I have a new Tuxedo Urchin in my 30 gal reef tank. It's been quite entertaining to see things get stuck to it as it wanders around the tank. Lately though it seems a little excessive. He's now got some mushroom coral stuck to him.

I was wondering if it would be wise to help remove some stuff, or is it safe to just leave it the way he is.

Thanks,
Brandon.


----------



## budahrox

I'm by no means an expert but have heard that the more stuff they pick up the healthier & happy they are.
If so, sounds like your guy is doing very well.
Cheers!!!


----------



## beaux

No idea but he is just cool as a cat poot!


----------



## sdfish223

I always just let mine carry whatever it happened too pick up, never seemed to be hurting anything.


----------



## Rastapus

It is correct, carrying around items with them is a sign of health. All good.


----------



## Keri

Mine carries all sorts of junk around, he seems to prefer bits of algae clip (which he disassembles) and zoanthids


----------



## effox

That looks annoying actually. Glad I didn't grab one from J&L, I'd be rather frustrated with them jacking stuff.


----------



## Keri

effox said:


> That looks annoying actually. Glad I didn't grab one from J&L, I'd be rather frustrated with them jacking stuff.

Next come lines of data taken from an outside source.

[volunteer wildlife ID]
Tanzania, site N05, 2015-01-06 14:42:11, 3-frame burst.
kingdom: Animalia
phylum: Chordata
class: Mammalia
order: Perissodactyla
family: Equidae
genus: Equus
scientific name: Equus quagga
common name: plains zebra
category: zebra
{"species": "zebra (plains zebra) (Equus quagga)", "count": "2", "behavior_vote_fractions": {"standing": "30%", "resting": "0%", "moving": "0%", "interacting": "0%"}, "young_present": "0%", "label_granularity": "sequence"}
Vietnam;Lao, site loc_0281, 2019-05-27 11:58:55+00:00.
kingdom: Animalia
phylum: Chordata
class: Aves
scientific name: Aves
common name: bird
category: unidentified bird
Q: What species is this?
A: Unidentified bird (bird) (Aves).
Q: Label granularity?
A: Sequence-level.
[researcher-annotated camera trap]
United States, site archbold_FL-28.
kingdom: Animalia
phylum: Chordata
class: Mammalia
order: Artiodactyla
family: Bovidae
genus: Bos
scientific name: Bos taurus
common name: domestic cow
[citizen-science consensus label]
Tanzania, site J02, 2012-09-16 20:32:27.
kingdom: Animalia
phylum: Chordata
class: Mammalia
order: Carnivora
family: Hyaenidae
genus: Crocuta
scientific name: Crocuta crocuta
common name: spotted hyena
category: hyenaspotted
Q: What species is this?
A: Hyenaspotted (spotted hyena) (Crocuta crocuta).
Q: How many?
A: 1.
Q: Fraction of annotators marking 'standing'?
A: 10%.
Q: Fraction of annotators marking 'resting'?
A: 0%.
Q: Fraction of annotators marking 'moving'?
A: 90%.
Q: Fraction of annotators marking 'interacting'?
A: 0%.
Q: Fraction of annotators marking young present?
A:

Yeah, especially in a frag tank 

Not too much he can mess with in the tank I have now but my old one (not a tuxedo but one if the "coloured" ones from J&l) grew giant and charged thru my frag rack like godzilla on a bad day


----------



## fkshiu

I call this "Le Toupee":


----------



## beaux

Baaaaahahaha! So cool i must have one! I have no frag rack and theres 55 galons of reef stuff to cover himself with!


----------



## hunggi74

fkshiu said:


> I call this "Le Toupee":


that's gotta be one of the funniest captions I've seen ever!!! :bigsmile::lol:


----------



## bvlester

Looks like he is trying to run away. Ha ha.


----------